See http://mail.python.org/pipermail/docs/2010-November/002074.html

>> - How UCD updates should be handled during the language moratorium?
>
> It's clearly not affected.
>

This is not what Guido said last year:
"""
> One question:
>
> There are currently number of patch waiting on the tracker for
> additional Unicode feature support and it's also likely that we'll
> want to upgrade to a more recent Unicode version within the
> next few years.
>
> How would such indirect changes be seen under the moratorium ?

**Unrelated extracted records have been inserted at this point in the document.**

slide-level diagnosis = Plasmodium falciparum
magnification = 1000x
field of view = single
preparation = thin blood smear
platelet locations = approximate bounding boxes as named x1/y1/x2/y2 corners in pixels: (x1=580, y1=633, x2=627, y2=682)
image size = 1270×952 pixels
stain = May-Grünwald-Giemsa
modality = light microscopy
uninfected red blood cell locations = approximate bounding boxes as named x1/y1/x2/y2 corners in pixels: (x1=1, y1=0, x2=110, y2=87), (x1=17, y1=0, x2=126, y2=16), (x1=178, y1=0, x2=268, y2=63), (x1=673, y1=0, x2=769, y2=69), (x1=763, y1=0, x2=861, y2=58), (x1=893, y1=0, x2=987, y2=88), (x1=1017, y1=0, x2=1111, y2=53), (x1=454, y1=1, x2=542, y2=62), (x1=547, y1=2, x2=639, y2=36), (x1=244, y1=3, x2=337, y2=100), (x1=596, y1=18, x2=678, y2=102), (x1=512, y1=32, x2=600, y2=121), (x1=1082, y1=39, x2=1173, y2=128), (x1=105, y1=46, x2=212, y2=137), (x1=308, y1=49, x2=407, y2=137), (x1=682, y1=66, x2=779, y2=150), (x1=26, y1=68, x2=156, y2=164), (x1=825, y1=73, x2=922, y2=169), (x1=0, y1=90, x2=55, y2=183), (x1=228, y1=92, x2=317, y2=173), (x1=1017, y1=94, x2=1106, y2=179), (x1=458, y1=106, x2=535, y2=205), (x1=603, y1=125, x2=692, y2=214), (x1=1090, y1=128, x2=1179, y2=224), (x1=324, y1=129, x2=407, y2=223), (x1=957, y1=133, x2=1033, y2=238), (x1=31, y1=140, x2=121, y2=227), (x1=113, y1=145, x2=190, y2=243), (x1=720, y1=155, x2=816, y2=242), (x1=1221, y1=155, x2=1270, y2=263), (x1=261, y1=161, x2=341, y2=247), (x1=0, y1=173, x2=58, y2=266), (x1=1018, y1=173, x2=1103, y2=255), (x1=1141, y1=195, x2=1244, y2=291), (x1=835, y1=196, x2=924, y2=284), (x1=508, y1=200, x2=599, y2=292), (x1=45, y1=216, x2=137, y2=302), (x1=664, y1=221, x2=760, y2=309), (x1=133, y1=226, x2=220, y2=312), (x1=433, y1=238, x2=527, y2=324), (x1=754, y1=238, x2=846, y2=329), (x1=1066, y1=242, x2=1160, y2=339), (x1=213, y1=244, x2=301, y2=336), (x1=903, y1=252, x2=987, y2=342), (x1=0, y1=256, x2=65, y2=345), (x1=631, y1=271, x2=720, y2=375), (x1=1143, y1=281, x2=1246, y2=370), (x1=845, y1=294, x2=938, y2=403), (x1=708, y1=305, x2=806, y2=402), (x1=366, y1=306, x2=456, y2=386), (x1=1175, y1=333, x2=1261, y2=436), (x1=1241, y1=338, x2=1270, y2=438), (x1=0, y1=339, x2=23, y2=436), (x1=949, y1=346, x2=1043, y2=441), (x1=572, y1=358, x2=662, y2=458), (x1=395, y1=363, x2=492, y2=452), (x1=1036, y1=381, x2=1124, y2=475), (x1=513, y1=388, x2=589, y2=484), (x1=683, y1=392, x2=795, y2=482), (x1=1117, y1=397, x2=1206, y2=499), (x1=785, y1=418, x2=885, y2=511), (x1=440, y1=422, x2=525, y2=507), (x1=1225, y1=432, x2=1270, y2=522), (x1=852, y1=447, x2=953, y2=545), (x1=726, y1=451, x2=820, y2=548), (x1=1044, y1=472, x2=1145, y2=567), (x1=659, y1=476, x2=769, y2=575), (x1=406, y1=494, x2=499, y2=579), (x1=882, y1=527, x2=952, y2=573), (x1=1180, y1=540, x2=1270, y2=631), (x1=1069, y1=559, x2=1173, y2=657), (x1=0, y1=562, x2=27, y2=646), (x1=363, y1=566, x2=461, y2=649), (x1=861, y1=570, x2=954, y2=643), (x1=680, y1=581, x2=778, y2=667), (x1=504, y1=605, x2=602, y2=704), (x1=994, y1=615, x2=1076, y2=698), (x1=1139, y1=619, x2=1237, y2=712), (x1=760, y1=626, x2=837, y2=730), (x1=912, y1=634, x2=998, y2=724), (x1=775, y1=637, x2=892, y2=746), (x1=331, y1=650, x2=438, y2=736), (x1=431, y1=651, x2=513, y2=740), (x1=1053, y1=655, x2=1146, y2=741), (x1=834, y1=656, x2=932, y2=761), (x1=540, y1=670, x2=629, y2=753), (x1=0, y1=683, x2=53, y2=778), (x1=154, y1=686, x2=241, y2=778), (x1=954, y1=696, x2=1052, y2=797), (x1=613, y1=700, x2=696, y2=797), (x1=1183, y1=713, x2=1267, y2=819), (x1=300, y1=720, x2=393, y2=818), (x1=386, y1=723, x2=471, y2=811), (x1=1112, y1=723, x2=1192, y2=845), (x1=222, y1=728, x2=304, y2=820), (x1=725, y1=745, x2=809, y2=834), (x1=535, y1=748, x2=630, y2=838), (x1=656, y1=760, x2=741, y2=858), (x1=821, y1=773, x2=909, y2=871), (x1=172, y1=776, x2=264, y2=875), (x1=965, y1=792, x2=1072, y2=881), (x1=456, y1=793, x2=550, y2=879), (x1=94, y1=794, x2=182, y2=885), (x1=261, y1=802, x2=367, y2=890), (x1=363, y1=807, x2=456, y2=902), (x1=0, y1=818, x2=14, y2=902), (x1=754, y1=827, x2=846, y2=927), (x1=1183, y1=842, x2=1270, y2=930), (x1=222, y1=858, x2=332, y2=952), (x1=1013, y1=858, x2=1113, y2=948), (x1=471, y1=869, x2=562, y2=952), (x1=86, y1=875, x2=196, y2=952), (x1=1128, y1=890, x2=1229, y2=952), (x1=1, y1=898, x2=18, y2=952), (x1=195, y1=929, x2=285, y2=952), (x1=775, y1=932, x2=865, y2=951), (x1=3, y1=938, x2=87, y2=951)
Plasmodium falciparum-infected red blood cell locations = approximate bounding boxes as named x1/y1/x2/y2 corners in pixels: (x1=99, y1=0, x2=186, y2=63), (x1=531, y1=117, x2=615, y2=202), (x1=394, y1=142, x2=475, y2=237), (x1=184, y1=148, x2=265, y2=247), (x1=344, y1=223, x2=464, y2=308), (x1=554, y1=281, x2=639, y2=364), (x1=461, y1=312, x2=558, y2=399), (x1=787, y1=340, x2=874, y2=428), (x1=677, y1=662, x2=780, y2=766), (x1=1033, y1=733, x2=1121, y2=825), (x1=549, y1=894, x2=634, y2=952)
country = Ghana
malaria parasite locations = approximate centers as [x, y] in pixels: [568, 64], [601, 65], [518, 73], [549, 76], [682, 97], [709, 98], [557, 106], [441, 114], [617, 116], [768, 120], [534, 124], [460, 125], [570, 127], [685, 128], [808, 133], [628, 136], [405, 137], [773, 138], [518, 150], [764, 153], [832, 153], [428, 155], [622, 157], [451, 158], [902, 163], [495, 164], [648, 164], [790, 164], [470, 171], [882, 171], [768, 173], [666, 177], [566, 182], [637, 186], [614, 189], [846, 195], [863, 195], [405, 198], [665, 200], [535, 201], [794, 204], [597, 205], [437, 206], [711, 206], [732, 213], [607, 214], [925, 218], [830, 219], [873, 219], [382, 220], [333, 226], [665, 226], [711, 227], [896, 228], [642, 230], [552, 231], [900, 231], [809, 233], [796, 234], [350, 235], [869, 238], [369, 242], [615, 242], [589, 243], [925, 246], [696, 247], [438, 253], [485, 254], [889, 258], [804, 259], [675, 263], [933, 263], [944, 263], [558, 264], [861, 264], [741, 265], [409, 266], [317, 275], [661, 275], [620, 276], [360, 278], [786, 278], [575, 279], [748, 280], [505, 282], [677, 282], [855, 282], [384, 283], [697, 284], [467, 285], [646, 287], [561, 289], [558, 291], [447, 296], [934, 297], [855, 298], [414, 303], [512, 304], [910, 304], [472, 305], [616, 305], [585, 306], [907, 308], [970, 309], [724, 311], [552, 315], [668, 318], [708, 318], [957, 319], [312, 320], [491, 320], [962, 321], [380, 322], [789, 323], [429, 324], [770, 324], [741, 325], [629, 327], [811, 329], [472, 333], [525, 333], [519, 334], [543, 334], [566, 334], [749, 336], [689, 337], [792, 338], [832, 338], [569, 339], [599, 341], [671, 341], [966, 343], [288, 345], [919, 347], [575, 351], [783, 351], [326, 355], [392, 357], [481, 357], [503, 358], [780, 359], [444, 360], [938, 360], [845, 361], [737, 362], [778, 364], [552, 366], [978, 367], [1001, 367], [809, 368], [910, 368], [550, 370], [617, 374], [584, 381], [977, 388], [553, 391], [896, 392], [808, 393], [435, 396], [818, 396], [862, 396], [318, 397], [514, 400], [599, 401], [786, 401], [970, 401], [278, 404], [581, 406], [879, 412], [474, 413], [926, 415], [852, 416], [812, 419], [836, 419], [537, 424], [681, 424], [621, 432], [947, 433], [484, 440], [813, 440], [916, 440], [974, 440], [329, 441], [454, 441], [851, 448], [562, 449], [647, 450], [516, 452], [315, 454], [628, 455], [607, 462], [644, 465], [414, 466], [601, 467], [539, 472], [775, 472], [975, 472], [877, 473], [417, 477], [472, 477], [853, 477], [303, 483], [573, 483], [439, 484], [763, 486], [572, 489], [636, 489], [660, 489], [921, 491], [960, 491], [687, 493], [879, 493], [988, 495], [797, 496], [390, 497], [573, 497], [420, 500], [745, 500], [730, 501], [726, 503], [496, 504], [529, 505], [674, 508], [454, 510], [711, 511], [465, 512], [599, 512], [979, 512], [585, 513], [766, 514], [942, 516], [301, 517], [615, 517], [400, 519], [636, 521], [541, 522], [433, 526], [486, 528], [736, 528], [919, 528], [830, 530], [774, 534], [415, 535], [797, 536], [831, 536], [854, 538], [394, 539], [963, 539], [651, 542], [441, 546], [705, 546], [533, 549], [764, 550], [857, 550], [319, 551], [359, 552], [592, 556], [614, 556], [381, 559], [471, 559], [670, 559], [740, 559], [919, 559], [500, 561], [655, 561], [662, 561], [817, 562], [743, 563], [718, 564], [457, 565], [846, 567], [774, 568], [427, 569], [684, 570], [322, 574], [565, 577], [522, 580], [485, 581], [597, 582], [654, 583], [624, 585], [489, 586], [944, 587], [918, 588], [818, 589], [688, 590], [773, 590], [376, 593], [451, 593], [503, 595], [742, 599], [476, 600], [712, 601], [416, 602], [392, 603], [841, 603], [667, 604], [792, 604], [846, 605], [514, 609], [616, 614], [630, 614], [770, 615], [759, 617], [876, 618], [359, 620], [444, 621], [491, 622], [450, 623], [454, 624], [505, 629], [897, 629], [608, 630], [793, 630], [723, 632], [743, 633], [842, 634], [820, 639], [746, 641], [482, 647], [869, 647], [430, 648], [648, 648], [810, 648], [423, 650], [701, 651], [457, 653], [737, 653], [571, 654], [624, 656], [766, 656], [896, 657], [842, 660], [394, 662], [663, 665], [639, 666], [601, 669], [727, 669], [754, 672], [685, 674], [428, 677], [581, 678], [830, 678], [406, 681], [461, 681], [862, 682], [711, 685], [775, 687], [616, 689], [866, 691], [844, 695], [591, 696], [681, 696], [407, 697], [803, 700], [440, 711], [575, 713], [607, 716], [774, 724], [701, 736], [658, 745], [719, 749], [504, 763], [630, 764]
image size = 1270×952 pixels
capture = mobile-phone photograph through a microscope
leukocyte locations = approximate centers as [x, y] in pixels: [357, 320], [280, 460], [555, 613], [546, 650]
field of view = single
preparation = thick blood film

That would fall under the Case-by-Case Exemptions section. "Within the
next few years" sounds like it might well wait until the moratorium is
ended though. :-)
"""

http://mail.python.org/pipermail/python-dev/2009-November/093666.html

I don't see it as a big deal, but technically speaking, with Unicode
6.0 changing properties of two characters to become identifiers Python
language definition is affected.  For example, an alternative
implementation based on 5.2.0 will not accept a valid CPython program
that uses one of these characters.

>> During PEP 3003 discussion, it was suggested to handle it on a case by
>> case basis, but I don't see discussion of the upgrade to 6.0.0 in PEP
>> 3003.
>
> It's covered by "As the standard library is not directly tied to the
> language definition it is not covered by this moratorium."
>

See above.  Also, it has been suggested that semantics of built-ins
cannot change.  (If that was so, it would put int('١٢٣٤') debate to
rest at least for the time being.:-)

>>  Should this upgrade be backported to 2.7?
>
> No, it's a new feature.
>
Given that 2.7 will be maintained for 5 years and arguably Unicode
Consortium takes backward compatibility very seriously, wouldn't it
make sense to consider a backport at some point?

I am sure we will soon see a bug report that the following does not
work in 2.7: :-)
>>> ord('\N{CAT FACE WITH WRY SMILE}')
128572

>> - How specific should library reference manual be in defining methods
>> affected by UCD such as str.upper()?
>
> It should specify what this actually does in Unicode terminology
> (probably in addition to a layman's rephrase of that)
>

I opened an issue for this:

http://bugs.python.org/issue10587

>> .. For example, if '\UXXXXXXXX'.isalpha() returns true
>> in one implementation, can it return false in another?
>
> Implementations are free to use any version of the UCD.

I was more concerned about wide an narrow unicode CPython builds.  Is
it a bug that   '\UXXXXXXXX'.isalpha() may disagree even when the two
implementations are based on the same version of UCD?

Thanks for your answers.